Trata-se da segunda pior inundação de Veneza desde que começaram a ser registradas, em 1923. A pior foi em 4 de novembro de 1966, quando a maré subiu 1,94 metro acima do nível normal.
Enquanto o forte vento alimentava as ondas que se agitavam na praça, transformada em lago, a água entrava na basílica com uma força "nunca antes vista, nem sequer durante a inundação de 1966", conta Tesserin.
Indignado, lembra que os alertas feitos há um ano pelo recrudescimento do fenômeno da "Acqua Alta" não foram escutadas.
Esgoto doméstico e ratos afogados flutuavam nesta quarta-feira em meio aos becos inundados, enquanto jornalistas da AFP tentavam documentar os danos.
A célebre basílica, construída no ano 828 com uma variedade de estilos e materiais e reconstruída depois de um incêndio em 1063, torna-se particularmente vulnerável quando aumenta o nível da água.
"O dano externo que vemos hoje não é nada comparado ao sofrido em seu interior porque o sal corrói o mármore e os tijolos", explicou Tesserin.
A basílica, famosa por mosaicos dourados que adornam suas majestosas cúpulas e as decorações da tumba de São Marcos, é um museu vivo de arte bizantina.
"Especialistas tinham advertido em muitas ocasiões sobre os riscos que corre, mas não foram escutados", reiterou.
- Veneza afunda -O ministro italiano da Cultura, Dario Franceschini, anunciou que serão avaliados os danos causados ao patrimônio cultural da cidade, classificada como patrimônio mundial da Humanidade pela Unesco em 1987.
A cidade repousa sobre milhões de pilares cravados no lodo até chegar a um fundo mais sólido, os quais sustentam palácios e casas.
Mas a elevação do nível do mar e o fluxo constante de navios de cruzeiro têm contribuído para correr os pântanos e bancos de lodo circundantes.
A Sereníssima, que afunda gradativamente é, portanto, muito frágil aos caprichos do Mar Adriático.
O megaprojeto Mose, que devia salvar a cidade das marés altas, tem sido alvo de polêmicas diversas devido ao seu elevado custo, pois inicialmente deveria custar 2 bilhões de euros, mas este valor disparou por casos de corrupção que levaram à detenção, em 2014, do então prefeito, Giorgio Orsoni, e de outras 34 pessoas.

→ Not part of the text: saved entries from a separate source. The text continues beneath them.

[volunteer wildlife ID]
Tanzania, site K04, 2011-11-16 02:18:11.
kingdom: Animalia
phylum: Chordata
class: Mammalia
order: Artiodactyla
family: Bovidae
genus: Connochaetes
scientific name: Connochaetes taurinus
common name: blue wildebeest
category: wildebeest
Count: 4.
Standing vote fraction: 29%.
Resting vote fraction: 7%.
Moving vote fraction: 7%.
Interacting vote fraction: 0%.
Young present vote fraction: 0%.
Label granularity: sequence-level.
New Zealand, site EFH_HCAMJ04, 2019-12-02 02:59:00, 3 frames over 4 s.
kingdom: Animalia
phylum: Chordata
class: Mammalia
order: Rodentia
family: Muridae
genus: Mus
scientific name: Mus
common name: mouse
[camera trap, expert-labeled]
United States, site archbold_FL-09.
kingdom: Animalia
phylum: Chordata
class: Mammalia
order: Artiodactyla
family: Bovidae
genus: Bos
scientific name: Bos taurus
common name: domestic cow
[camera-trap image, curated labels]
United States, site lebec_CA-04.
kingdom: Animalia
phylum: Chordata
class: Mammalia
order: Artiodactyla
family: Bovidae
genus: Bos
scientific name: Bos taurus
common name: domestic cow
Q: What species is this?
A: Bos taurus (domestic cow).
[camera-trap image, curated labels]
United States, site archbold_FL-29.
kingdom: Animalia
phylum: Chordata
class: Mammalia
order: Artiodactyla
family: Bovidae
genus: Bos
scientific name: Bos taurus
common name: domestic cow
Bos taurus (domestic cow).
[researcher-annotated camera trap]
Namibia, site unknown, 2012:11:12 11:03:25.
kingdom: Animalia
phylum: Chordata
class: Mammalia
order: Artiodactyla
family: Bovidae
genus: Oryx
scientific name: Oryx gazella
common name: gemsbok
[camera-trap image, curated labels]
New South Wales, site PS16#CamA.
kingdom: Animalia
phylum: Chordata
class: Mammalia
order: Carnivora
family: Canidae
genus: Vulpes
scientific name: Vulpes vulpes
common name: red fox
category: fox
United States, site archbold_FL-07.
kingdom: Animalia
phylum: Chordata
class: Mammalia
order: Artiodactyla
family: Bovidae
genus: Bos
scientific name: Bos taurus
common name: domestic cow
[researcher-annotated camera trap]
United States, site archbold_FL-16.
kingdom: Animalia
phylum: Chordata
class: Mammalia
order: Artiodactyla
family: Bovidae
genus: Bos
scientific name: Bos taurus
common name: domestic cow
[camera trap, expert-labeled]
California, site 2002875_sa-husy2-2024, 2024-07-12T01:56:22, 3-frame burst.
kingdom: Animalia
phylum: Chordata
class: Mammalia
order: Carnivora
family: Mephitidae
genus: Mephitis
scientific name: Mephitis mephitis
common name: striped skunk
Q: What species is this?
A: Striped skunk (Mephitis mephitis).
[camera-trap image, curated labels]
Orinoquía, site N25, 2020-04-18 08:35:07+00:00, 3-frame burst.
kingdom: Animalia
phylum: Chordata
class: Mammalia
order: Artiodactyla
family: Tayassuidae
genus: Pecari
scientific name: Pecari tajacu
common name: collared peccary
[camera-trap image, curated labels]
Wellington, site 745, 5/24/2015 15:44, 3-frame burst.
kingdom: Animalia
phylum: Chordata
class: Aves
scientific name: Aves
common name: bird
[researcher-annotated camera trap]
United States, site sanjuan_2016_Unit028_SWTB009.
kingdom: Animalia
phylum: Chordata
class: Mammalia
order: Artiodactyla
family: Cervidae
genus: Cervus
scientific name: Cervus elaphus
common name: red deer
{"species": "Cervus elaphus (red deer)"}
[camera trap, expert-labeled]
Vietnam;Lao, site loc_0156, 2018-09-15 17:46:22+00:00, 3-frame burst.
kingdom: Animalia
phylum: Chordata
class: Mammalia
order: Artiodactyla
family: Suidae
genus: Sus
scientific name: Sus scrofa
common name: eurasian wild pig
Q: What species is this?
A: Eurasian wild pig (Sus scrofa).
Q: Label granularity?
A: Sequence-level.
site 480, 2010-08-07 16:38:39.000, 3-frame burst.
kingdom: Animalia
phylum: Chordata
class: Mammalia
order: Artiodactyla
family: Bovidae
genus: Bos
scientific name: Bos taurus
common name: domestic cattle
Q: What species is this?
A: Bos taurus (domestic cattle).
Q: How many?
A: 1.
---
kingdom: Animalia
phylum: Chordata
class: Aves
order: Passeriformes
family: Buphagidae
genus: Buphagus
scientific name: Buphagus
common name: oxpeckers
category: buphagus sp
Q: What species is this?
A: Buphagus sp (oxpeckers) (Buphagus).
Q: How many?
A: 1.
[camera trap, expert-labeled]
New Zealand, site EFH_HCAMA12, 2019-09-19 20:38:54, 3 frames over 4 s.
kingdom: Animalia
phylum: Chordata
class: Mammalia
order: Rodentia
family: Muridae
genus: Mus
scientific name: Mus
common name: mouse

Os 78 diques flutuantes que deviam fechar a lagoa em caso de aumento das marés foi testado recentemente, mas o dispositivo causou vibrações perturbadoras e os engenheiros descobriram que algumas partes estavam oxidadas.
"Precisamos saber se MOSE funciona ou se é preciso implementar outro projeto", diz Tesserin.
Enquanto a Defesa Civil verifica o estado da cripta em busca de danos e equipes de voluntários trabalham para tirar a água da basílica, as autoridades temem novas inundações.
"Tememos a maré alta de novo esta noite e nos próximos dias. Sendo assim, para que Veneza sobreviva, devemos agir agora", pediu Tesserin.